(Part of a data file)
>>>

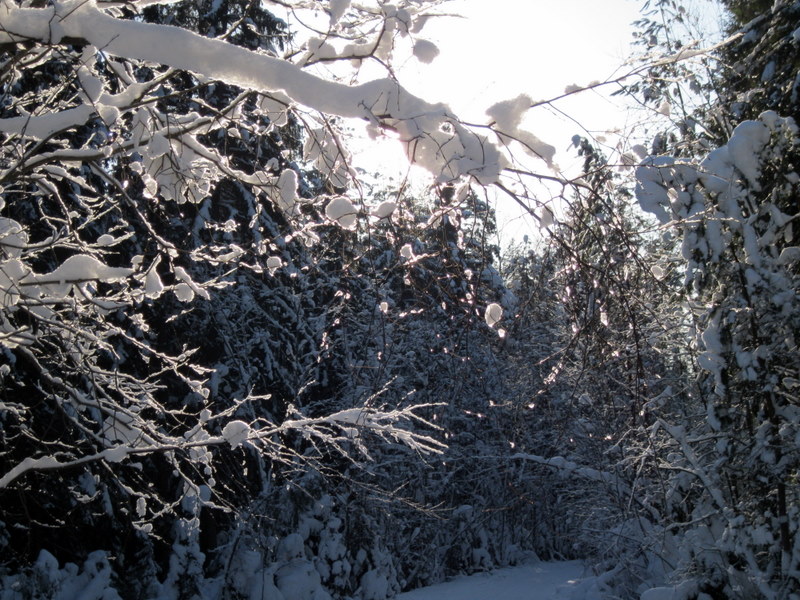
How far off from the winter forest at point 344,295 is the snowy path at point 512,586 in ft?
3.99

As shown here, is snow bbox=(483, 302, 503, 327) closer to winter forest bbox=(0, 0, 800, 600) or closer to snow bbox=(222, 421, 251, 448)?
winter forest bbox=(0, 0, 800, 600)

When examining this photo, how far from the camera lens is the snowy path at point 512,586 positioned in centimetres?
1319

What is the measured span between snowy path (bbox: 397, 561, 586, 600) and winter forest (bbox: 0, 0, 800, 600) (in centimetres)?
122

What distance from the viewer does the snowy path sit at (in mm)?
13188

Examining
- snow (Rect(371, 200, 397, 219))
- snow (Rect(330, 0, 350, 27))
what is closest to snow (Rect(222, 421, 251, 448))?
snow (Rect(371, 200, 397, 219))

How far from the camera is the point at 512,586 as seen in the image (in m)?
14.7

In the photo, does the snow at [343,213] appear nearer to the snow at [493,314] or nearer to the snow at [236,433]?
the snow at [493,314]

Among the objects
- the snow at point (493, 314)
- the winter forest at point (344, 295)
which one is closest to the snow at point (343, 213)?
the winter forest at point (344, 295)

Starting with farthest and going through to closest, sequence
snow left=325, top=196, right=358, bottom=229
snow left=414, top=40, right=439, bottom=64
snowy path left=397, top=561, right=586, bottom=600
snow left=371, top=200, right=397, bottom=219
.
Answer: snowy path left=397, top=561, right=586, bottom=600
snow left=414, top=40, right=439, bottom=64
snow left=325, top=196, right=358, bottom=229
snow left=371, top=200, right=397, bottom=219

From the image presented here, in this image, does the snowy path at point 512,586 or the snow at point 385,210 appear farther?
the snowy path at point 512,586

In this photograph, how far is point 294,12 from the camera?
2.70m

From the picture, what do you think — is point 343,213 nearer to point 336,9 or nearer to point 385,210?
point 385,210

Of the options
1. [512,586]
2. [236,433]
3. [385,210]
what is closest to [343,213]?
[385,210]

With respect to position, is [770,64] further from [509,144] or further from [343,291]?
[343,291]
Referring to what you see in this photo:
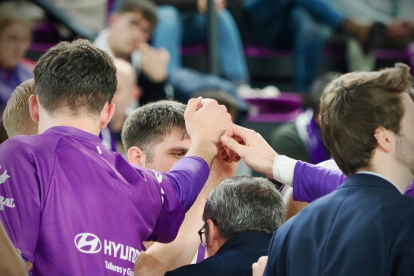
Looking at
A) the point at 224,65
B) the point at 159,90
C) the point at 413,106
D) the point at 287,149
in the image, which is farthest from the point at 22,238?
the point at 224,65

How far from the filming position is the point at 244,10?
6.00m

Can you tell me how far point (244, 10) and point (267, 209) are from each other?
4237 millimetres

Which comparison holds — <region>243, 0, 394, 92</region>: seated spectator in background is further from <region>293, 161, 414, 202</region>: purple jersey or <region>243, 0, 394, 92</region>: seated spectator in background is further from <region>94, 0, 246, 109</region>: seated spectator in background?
<region>293, 161, 414, 202</region>: purple jersey

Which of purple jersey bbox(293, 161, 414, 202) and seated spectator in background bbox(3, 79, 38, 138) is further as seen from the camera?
seated spectator in background bbox(3, 79, 38, 138)

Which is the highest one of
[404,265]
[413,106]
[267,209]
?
[413,106]

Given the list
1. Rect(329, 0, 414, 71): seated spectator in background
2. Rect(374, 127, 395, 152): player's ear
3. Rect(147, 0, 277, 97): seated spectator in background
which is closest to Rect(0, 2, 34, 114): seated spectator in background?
Rect(147, 0, 277, 97): seated spectator in background

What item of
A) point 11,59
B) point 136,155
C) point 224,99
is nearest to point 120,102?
point 224,99

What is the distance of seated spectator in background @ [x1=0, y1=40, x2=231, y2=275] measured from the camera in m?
1.59

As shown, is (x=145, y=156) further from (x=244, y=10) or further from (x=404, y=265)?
(x=244, y=10)

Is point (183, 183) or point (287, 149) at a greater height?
point (183, 183)

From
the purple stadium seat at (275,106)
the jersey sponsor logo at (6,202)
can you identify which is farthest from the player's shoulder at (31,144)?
the purple stadium seat at (275,106)

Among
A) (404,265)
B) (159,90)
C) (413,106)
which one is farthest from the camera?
(159,90)

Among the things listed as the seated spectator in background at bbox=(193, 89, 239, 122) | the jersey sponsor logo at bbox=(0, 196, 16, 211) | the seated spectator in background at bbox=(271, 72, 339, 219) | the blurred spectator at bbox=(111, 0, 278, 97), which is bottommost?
the seated spectator in background at bbox=(271, 72, 339, 219)

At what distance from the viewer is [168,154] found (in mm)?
2424
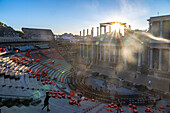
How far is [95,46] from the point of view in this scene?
137 ft

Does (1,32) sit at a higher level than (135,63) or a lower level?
higher

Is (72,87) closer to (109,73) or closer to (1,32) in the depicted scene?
(109,73)

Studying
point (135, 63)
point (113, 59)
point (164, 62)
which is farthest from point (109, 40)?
point (164, 62)

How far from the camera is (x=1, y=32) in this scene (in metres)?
44.1

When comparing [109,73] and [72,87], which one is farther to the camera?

<<<

Exercise goal - Repeat the material above verbatim, with no pictures in the output.

Exercise result -
How far off from the winter forest at point 344,295 is the snowy path at point 512,586 in ft?
3.99

As shown here, is snow bbox=(483, 302, 503, 327) closer to winter forest bbox=(0, 0, 800, 600) or closer to snow bbox=(222, 421, 251, 448)?
winter forest bbox=(0, 0, 800, 600)

When examining this photo, how far from the camera lens is the snowy path at point 512,586 positioned in centimetres?
1319

What is the measured span between snowy path (bbox: 397, 561, 586, 600) and winter forest (bbox: 0, 0, 800, 600) (in centimetres)?
122

What distance from the viewer does the snowy path sit at (in mm)?
13188

Examining
- snow (Rect(371, 200, 397, 219))
- snow (Rect(330, 0, 350, 27))
what is closest to snow (Rect(222, 421, 251, 448))?
snow (Rect(371, 200, 397, 219))

How far from the camera is the point at 512,586 as seen in the image (in m)?
14.7

In the photo, does the snow at [343,213] appear nearer to the snow at [493,314] or nearer to the snow at [236,433]?
the snow at [493,314]

Among the objects
- the snow at point (493, 314)
- the winter forest at point (344, 295)
which one is closest to the snow at point (343, 213)?
the winter forest at point (344, 295)

Starting with farthest and going through to closest, sequence
snow left=325, top=196, right=358, bottom=229
snow left=414, top=40, right=439, bottom=64
snowy path left=397, top=561, right=586, bottom=600
snow left=371, top=200, right=397, bottom=219
.
Answer: snowy path left=397, top=561, right=586, bottom=600
snow left=414, top=40, right=439, bottom=64
snow left=325, top=196, right=358, bottom=229
snow left=371, top=200, right=397, bottom=219

From the image presented here, in this image, does the snowy path at point 512,586 or the snow at point 385,210 appear farther?
the snowy path at point 512,586

In this photograph, how far is point 294,12 from the camera?
2.70m

From the picture, what do you think — is point 343,213 nearer to point 336,9 or nearer to point 385,210?
point 385,210

Of the options
1. [512,586]
2. [236,433]
3. [385,210]
what is closest to [343,213]?
[385,210]

With respect to position, is [770,64] further from [509,144] or further from [343,291]?
[343,291]
Referring to what you see in this photo:
Looking at
A) the point at 224,65
B) the point at 159,90
C) the point at 413,106
D) the point at 287,149
in the image, which is farthest from the point at 22,238?
the point at 224,65

How far from the filming position is the point at 244,10?
6.00m

Can you tell me how far point (244, 10) and point (267, 209) are from each other?
4237 millimetres

Which comparison holds — <region>243, 0, 394, 92</region>: seated spectator in background is further from <region>293, 161, 414, 202</region>: purple jersey or <region>243, 0, 394, 92</region>: seated spectator in background is further from <region>94, 0, 246, 109</region>: seated spectator in background?
<region>293, 161, 414, 202</region>: purple jersey

Which of purple jersey bbox(293, 161, 414, 202) and seated spectator in background bbox(3, 79, 38, 138) is further as seen from the camera?
seated spectator in background bbox(3, 79, 38, 138)

Which is the highest one of
[404,265]
[413,106]
[267,209]
?
[413,106]

Given the list
1. Rect(329, 0, 414, 71): seated spectator in background
2. Rect(374, 127, 395, 152): player's ear
3. Rect(147, 0, 277, 97): seated spectator in background
which is closest to Rect(0, 2, 34, 114): seated spectator in background?
Rect(147, 0, 277, 97): seated spectator in background

What item of
A) point 11,59
B) point 136,155
C) point 224,99
is nearest to point 120,102?
point 224,99

What is the distance of seated spectator in background @ [x1=0, y1=40, x2=231, y2=275] measured from the camera in m?
1.59

As shown, is (x=145, y=156) further from (x=244, y=10) or further from (x=404, y=265)?
(x=244, y=10)

Is point (183, 183) or point (287, 149) at a greater height?
point (183, 183)

From
the purple stadium seat at (275,106)
the jersey sponsor logo at (6,202)
can you identify which is farthest from the player's shoulder at (31,144)?
the purple stadium seat at (275,106)

Among
A) (404,265)
B) (159,90)
C) (413,106)
which one is farthest from the camera?
(159,90)

Among the things listed as the seated spectator in background at bbox=(193, 89, 239, 122) | the jersey sponsor logo at bbox=(0, 196, 16, 211) | the seated spectator in background at bbox=(271, 72, 339, 219) | the blurred spectator at bbox=(111, 0, 278, 97), which is bottommost?
the seated spectator in background at bbox=(271, 72, 339, 219)

At what distance from the viewer is [168,154] found (in mm)?
2424
How far is [95,46] from the point of view in this scene?
137 ft

Does (1,32) sit at a higher level than (135,63) or a lower level?
higher

Is (72,87) closer to (109,73) or closer to (1,32) in the depicted scene?
(109,73)

Studying
point (135, 63)
point (113, 59)
point (164, 62)
which is farthest from point (109, 40)?
point (164, 62)

How far from the camera is (x=1, y=32) in this scene (in metres)?
44.1

When comparing [109,73] and [72,87], which one is farther to the camera?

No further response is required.